Q: Any options to fully load a webpage that will scrapable over JavaScript?


Solution

  • You will never be able to fully replicate by yourself what an arbitrary (SPA) page does.

    The only way I see is using a headless browser such as PhantomJS or Headless Chrome, or Headless Firefox.

    I wanted to try Headless Chrome so let's see what it can do with your page:

    Quick check using internal REPL

    Load that page with Chrome Headless (you'll need Chrome 59 on Mac/Linux, Chrome 60 on Windows), and find page title with JavaScript from the REPL:

    % chrome --headless --disable-gpu --repl https://connect.garmin.com/modern/activity/1915361012
    [0830/171405.025582:INFO:headless_shell.cc(303)] Type a Javascript expression to evaluate or "quit" to exit.
    >>> $('body').find('.page-title').text().trim() 
    {"result":{"type":"string","value":"Daily Mile - Round 2 - Day 27"}}
    

    NB: to get chrome command line working on a Mac I did this beforehand:

    alias chrome="'/Applications/Google Chrome.app/Contents/MacOS/Google Chrome'"
    

    Using programmatically with Node & Puppeteer

    Puppeteer is a Node library (by Google Chrome developers) which provides a high-level API to control headless Chrome over the DevTools Protocol.
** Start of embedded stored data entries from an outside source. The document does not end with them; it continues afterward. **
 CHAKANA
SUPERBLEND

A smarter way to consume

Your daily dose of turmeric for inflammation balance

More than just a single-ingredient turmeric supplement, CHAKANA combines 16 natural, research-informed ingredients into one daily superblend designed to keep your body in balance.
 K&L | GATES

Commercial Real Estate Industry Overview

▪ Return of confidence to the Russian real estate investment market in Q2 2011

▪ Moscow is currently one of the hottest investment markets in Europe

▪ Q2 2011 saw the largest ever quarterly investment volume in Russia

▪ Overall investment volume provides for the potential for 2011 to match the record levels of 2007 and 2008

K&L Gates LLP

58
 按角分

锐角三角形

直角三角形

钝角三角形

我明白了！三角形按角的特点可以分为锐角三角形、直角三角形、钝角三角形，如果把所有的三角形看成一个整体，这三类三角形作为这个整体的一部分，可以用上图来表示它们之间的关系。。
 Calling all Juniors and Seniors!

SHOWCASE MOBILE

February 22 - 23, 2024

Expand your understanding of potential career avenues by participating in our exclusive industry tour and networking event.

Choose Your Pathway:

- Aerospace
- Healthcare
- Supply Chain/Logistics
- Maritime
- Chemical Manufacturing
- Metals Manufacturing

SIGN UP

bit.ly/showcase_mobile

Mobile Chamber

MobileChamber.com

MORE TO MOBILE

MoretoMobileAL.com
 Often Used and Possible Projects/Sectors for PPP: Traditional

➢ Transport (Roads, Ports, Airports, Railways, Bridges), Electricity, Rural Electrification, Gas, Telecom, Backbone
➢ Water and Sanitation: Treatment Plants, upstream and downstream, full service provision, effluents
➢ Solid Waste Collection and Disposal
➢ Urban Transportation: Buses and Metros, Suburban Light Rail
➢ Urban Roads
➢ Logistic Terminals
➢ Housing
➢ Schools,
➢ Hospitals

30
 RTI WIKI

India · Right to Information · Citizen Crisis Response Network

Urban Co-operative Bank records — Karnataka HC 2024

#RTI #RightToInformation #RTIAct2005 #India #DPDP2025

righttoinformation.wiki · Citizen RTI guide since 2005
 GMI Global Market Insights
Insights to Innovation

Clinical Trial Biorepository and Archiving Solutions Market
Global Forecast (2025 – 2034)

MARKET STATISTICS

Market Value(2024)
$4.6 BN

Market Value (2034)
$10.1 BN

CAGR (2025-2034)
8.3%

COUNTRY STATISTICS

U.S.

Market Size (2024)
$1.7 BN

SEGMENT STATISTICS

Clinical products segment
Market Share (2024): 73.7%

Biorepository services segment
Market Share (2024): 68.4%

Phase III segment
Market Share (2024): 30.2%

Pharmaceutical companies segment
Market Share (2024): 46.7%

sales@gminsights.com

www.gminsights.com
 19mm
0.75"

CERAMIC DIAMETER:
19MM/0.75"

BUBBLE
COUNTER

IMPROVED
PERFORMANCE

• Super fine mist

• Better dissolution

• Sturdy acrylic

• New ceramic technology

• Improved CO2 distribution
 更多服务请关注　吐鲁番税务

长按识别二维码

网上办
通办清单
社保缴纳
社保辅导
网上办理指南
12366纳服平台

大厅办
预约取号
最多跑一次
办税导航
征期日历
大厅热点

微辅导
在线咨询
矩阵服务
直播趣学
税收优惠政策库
It can also be configured to use full (non-headless) Chrome.

    (Step 0 : Install Node & Yarn if you don't have them)

    In a new directory:

    yarn init
    yarn add puppeteer
    

    Create index.js with this:

    const puppeteer = require('puppeteer');
    (async() => {
        const url = 'https://connect.garmin.com/modern/activity/1915361012';
        const browser = await puppeteer.launch();
        const page = await browser.newPage();
        // Go to URL and wait for page to load
        await page.goto(url, {waitUntil: 'networkidle'});
        // Wait for the results to show up
        await page.waitForSelector('.page-title');
        // Extract the results from the page
        const text = await page.evaluate(() => {
            const title = document.querySelector('.page-title');
            return title.innerText.trim();
        });
        console.log(`Found: ${text}`);
        browser.close();
    })();
    

    Result:

    $ node index.js 
    Found: Daily Mile - Round 2 - Day 27